The project, described as an ideas platform focusing on near-future sustainability, was kick-started in 2016 by the Shanghai Himalayas Museum; Seeds of Time is curated by the museum's executive director, Yongwoo Lee, with Hans Ulbrich Obrist of London's Serpentine Galleries. There is a utopian cast to the wide-ranging research on show, comprising live events, artworks, workshops and publications that collectively imagine a future Shanghai of harmonious coexistence between nature and humanity — a condition known in Chinese as “home garden” or “peach blossom spring”. China has, after all, unique traditions centred on this relationship and stretching back thousands of years.

Yet this is a project that vaults far beyond the local. Joining Chinese artists and scholars including Huang Rui, Qiu Zhijie, Qiu Anxiong and Kaimei Wang are the likes of US physicist Peter Galison and French social philosopher Bruno Latour (lecturing on how we might “reset modernity”). Experiments in how Western thinkers might be inspired by geographic otherness are just part of the cultural interplay in Seeds of Time.

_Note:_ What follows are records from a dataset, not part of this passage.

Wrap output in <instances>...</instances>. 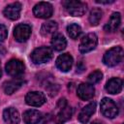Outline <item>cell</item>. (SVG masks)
<instances>
[{
  "instance_id": "obj_1",
  "label": "cell",
  "mask_w": 124,
  "mask_h": 124,
  "mask_svg": "<svg viewBox=\"0 0 124 124\" xmlns=\"http://www.w3.org/2000/svg\"><path fill=\"white\" fill-rule=\"evenodd\" d=\"M122 58H123V48L122 46H118L111 47L110 49L106 51L103 57V62L105 65L108 67H113L119 64Z\"/></svg>"
},
{
  "instance_id": "obj_2",
  "label": "cell",
  "mask_w": 124,
  "mask_h": 124,
  "mask_svg": "<svg viewBox=\"0 0 124 124\" xmlns=\"http://www.w3.org/2000/svg\"><path fill=\"white\" fill-rule=\"evenodd\" d=\"M62 5L64 6L65 10L73 16H81L85 14L87 5L84 2L81 1H73V0H67L63 1Z\"/></svg>"
},
{
  "instance_id": "obj_3",
  "label": "cell",
  "mask_w": 124,
  "mask_h": 124,
  "mask_svg": "<svg viewBox=\"0 0 124 124\" xmlns=\"http://www.w3.org/2000/svg\"><path fill=\"white\" fill-rule=\"evenodd\" d=\"M52 58V50L47 46H41L33 50L31 60L35 64H43L48 62Z\"/></svg>"
},
{
  "instance_id": "obj_4",
  "label": "cell",
  "mask_w": 124,
  "mask_h": 124,
  "mask_svg": "<svg viewBox=\"0 0 124 124\" xmlns=\"http://www.w3.org/2000/svg\"><path fill=\"white\" fill-rule=\"evenodd\" d=\"M5 69L8 75L16 78L24 74L25 67H24L23 62L20 61L19 59H11L10 61L7 62Z\"/></svg>"
},
{
  "instance_id": "obj_5",
  "label": "cell",
  "mask_w": 124,
  "mask_h": 124,
  "mask_svg": "<svg viewBox=\"0 0 124 124\" xmlns=\"http://www.w3.org/2000/svg\"><path fill=\"white\" fill-rule=\"evenodd\" d=\"M97 44H98L97 36L94 33H89L81 39V41L79 43V46H78L79 51L81 53L89 52L97 46Z\"/></svg>"
},
{
  "instance_id": "obj_6",
  "label": "cell",
  "mask_w": 124,
  "mask_h": 124,
  "mask_svg": "<svg viewBox=\"0 0 124 124\" xmlns=\"http://www.w3.org/2000/svg\"><path fill=\"white\" fill-rule=\"evenodd\" d=\"M101 112L108 118H114L118 114V108L111 99L104 98L101 101Z\"/></svg>"
},
{
  "instance_id": "obj_7",
  "label": "cell",
  "mask_w": 124,
  "mask_h": 124,
  "mask_svg": "<svg viewBox=\"0 0 124 124\" xmlns=\"http://www.w3.org/2000/svg\"><path fill=\"white\" fill-rule=\"evenodd\" d=\"M33 14L35 15V16L40 17V18L50 17L53 14L52 5L48 2H40L34 6Z\"/></svg>"
},
{
  "instance_id": "obj_8",
  "label": "cell",
  "mask_w": 124,
  "mask_h": 124,
  "mask_svg": "<svg viewBox=\"0 0 124 124\" xmlns=\"http://www.w3.org/2000/svg\"><path fill=\"white\" fill-rule=\"evenodd\" d=\"M31 31H32V29H31L30 25L21 23V24H18L15 27L14 36L17 42L23 43L29 39V37L31 35Z\"/></svg>"
},
{
  "instance_id": "obj_9",
  "label": "cell",
  "mask_w": 124,
  "mask_h": 124,
  "mask_svg": "<svg viewBox=\"0 0 124 124\" xmlns=\"http://www.w3.org/2000/svg\"><path fill=\"white\" fill-rule=\"evenodd\" d=\"M25 102L27 105L32 107H41L46 103V96L43 92L39 91L28 92L25 96Z\"/></svg>"
},
{
  "instance_id": "obj_10",
  "label": "cell",
  "mask_w": 124,
  "mask_h": 124,
  "mask_svg": "<svg viewBox=\"0 0 124 124\" xmlns=\"http://www.w3.org/2000/svg\"><path fill=\"white\" fill-rule=\"evenodd\" d=\"M20 11H21V4L19 2H15L6 6L3 13L7 18L11 20H16L19 17Z\"/></svg>"
},
{
  "instance_id": "obj_11",
  "label": "cell",
  "mask_w": 124,
  "mask_h": 124,
  "mask_svg": "<svg viewBox=\"0 0 124 124\" xmlns=\"http://www.w3.org/2000/svg\"><path fill=\"white\" fill-rule=\"evenodd\" d=\"M73 57L69 53H63L56 59V67L61 72H68L73 66Z\"/></svg>"
},
{
  "instance_id": "obj_12",
  "label": "cell",
  "mask_w": 124,
  "mask_h": 124,
  "mask_svg": "<svg viewBox=\"0 0 124 124\" xmlns=\"http://www.w3.org/2000/svg\"><path fill=\"white\" fill-rule=\"evenodd\" d=\"M95 94L94 86L90 83H80L78 87V96L84 101L90 100Z\"/></svg>"
},
{
  "instance_id": "obj_13",
  "label": "cell",
  "mask_w": 124,
  "mask_h": 124,
  "mask_svg": "<svg viewBox=\"0 0 124 124\" xmlns=\"http://www.w3.org/2000/svg\"><path fill=\"white\" fill-rule=\"evenodd\" d=\"M95 110H96V103L92 102L88 104L80 110L78 114V121L81 122L82 124H86L91 118V116L93 115V113L95 112Z\"/></svg>"
},
{
  "instance_id": "obj_14",
  "label": "cell",
  "mask_w": 124,
  "mask_h": 124,
  "mask_svg": "<svg viewBox=\"0 0 124 124\" xmlns=\"http://www.w3.org/2000/svg\"><path fill=\"white\" fill-rule=\"evenodd\" d=\"M121 22V16L119 13H113L111 15V16L109 17L108 23L105 25L104 29L106 32H109V33H113L115 32Z\"/></svg>"
},
{
  "instance_id": "obj_15",
  "label": "cell",
  "mask_w": 124,
  "mask_h": 124,
  "mask_svg": "<svg viewBox=\"0 0 124 124\" xmlns=\"http://www.w3.org/2000/svg\"><path fill=\"white\" fill-rule=\"evenodd\" d=\"M23 83H24V81L20 78H14L12 80H9V81L5 82L3 85L4 92L8 95H11V94L15 93L16 90H18L22 86Z\"/></svg>"
},
{
  "instance_id": "obj_16",
  "label": "cell",
  "mask_w": 124,
  "mask_h": 124,
  "mask_svg": "<svg viewBox=\"0 0 124 124\" xmlns=\"http://www.w3.org/2000/svg\"><path fill=\"white\" fill-rule=\"evenodd\" d=\"M3 118L8 124H17L20 120L19 113L15 108H7L3 112Z\"/></svg>"
},
{
  "instance_id": "obj_17",
  "label": "cell",
  "mask_w": 124,
  "mask_h": 124,
  "mask_svg": "<svg viewBox=\"0 0 124 124\" xmlns=\"http://www.w3.org/2000/svg\"><path fill=\"white\" fill-rule=\"evenodd\" d=\"M42 118V113L36 109H29L23 113V121L25 124H38Z\"/></svg>"
},
{
  "instance_id": "obj_18",
  "label": "cell",
  "mask_w": 124,
  "mask_h": 124,
  "mask_svg": "<svg viewBox=\"0 0 124 124\" xmlns=\"http://www.w3.org/2000/svg\"><path fill=\"white\" fill-rule=\"evenodd\" d=\"M106 90L109 94H118L122 90V79L119 78H112L106 83Z\"/></svg>"
},
{
  "instance_id": "obj_19",
  "label": "cell",
  "mask_w": 124,
  "mask_h": 124,
  "mask_svg": "<svg viewBox=\"0 0 124 124\" xmlns=\"http://www.w3.org/2000/svg\"><path fill=\"white\" fill-rule=\"evenodd\" d=\"M72 116V108L68 105L61 108L60 111L57 113L55 117V124H64L66 121H68Z\"/></svg>"
},
{
  "instance_id": "obj_20",
  "label": "cell",
  "mask_w": 124,
  "mask_h": 124,
  "mask_svg": "<svg viewBox=\"0 0 124 124\" xmlns=\"http://www.w3.org/2000/svg\"><path fill=\"white\" fill-rule=\"evenodd\" d=\"M67 46V41L62 34H55L51 39V46L57 51L63 50Z\"/></svg>"
},
{
  "instance_id": "obj_21",
  "label": "cell",
  "mask_w": 124,
  "mask_h": 124,
  "mask_svg": "<svg viewBox=\"0 0 124 124\" xmlns=\"http://www.w3.org/2000/svg\"><path fill=\"white\" fill-rule=\"evenodd\" d=\"M57 23L53 20H49L45 22L41 27V34L43 36H48L52 33H54L57 30Z\"/></svg>"
},
{
  "instance_id": "obj_22",
  "label": "cell",
  "mask_w": 124,
  "mask_h": 124,
  "mask_svg": "<svg viewBox=\"0 0 124 124\" xmlns=\"http://www.w3.org/2000/svg\"><path fill=\"white\" fill-rule=\"evenodd\" d=\"M102 16H103V12H102L101 9H99V8L93 9L89 14V22H90V24L92 26L98 25L101 18H102Z\"/></svg>"
},
{
  "instance_id": "obj_23",
  "label": "cell",
  "mask_w": 124,
  "mask_h": 124,
  "mask_svg": "<svg viewBox=\"0 0 124 124\" xmlns=\"http://www.w3.org/2000/svg\"><path fill=\"white\" fill-rule=\"evenodd\" d=\"M67 32H68V35L70 36V38L76 40L81 34V28L77 23H73L67 27Z\"/></svg>"
},
{
  "instance_id": "obj_24",
  "label": "cell",
  "mask_w": 124,
  "mask_h": 124,
  "mask_svg": "<svg viewBox=\"0 0 124 124\" xmlns=\"http://www.w3.org/2000/svg\"><path fill=\"white\" fill-rule=\"evenodd\" d=\"M87 78H88L89 83L93 85V84L98 83L99 81L102 80V78H103V74H102V72H100V71H94L93 73H91V74L88 76Z\"/></svg>"
},
{
  "instance_id": "obj_25",
  "label": "cell",
  "mask_w": 124,
  "mask_h": 124,
  "mask_svg": "<svg viewBox=\"0 0 124 124\" xmlns=\"http://www.w3.org/2000/svg\"><path fill=\"white\" fill-rule=\"evenodd\" d=\"M46 88V90H47V92L50 96H55L57 94L58 90H59V85L56 84V83H50Z\"/></svg>"
},
{
  "instance_id": "obj_26",
  "label": "cell",
  "mask_w": 124,
  "mask_h": 124,
  "mask_svg": "<svg viewBox=\"0 0 124 124\" xmlns=\"http://www.w3.org/2000/svg\"><path fill=\"white\" fill-rule=\"evenodd\" d=\"M7 36H8V30H7L6 26L0 23V46L3 44V42L6 40Z\"/></svg>"
},
{
  "instance_id": "obj_27",
  "label": "cell",
  "mask_w": 124,
  "mask_h": 124,
  "mask_svg": "<svg viewBox=\"0 0 124 124\" xmlns=\"http://www.w3.org/2000/svg\"><path fill=\"white\" fill-rule=\"evenodd\" d=\"M66 106H67V101H66V99H65V98L60 99V100L58 101V103H57V108H58L59 109H61V108H65Z\"/></svg>"
},
{
  "instance_id": "obj_28",
  "label": "cell",
  "mask_w": 124,
  "mask_h": 124,
  "mask_svg": "<svg viewBox=\"0 0 124 124\" xmlns=\"http://www.w3.org/2000/svg\"><path fill=\"white\" fill-rule=\"evenodd\" d=\"M113 2L114 0H96V3H99V4H110Z\"/></svg>"
},
{
  "instance_id": "obj_29",
  "label": "cell",
  "mask_w": 124,
  "mask_h": 124,
  "mask_svg": "<svg viewBox=\"0 0 124 124\" xmlns=\"http://www.w3.org/2000/svg\"><path fill=\"white\" fill-rule=\"evenodd\" d=\"M92 124H102V123H101V122H99V121H94Z\"/></svg>"
},
{
  "instance_id": "obj_30",
  "label": "cell",
  "mask_w": 124,
  "mask_h": 124,
  "mask_svg": "<svg viewBox=\"0 0 124 124\" xmlns=\"http://www.w3.org/2000/svg\"><path fill=\"white\" fill-rule=\"evenodd\" d=\"M2 76V71H1V63H0V78Z\"/></svg>"
}]
</instances>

In Route of the Future, artist Qiu Anxiong (perhaps best known for his animated 'woodblock-print' bestiary New Classic of Mountains and Seas; 2006) offers visitors a guided tour through the future city by bus. Science-fiction writer Ken Liu provides the script: a 48-hour itinerary for visiting the drowned metropolis of 2116. Satirizing lifestyle-trend pieces, Liu's text breathlessly describes the nightlife and cuisine for post-apocalyptic tourists, and portrays central Shanghai as a realm in which the elite inhabit underwater bubbles, while much of the population has moved to suburbs. Its optimistic vision of climate adaptation echoes Kim Stanley Robinson's sci-fi novel New York 2140 (Orbit, 2017).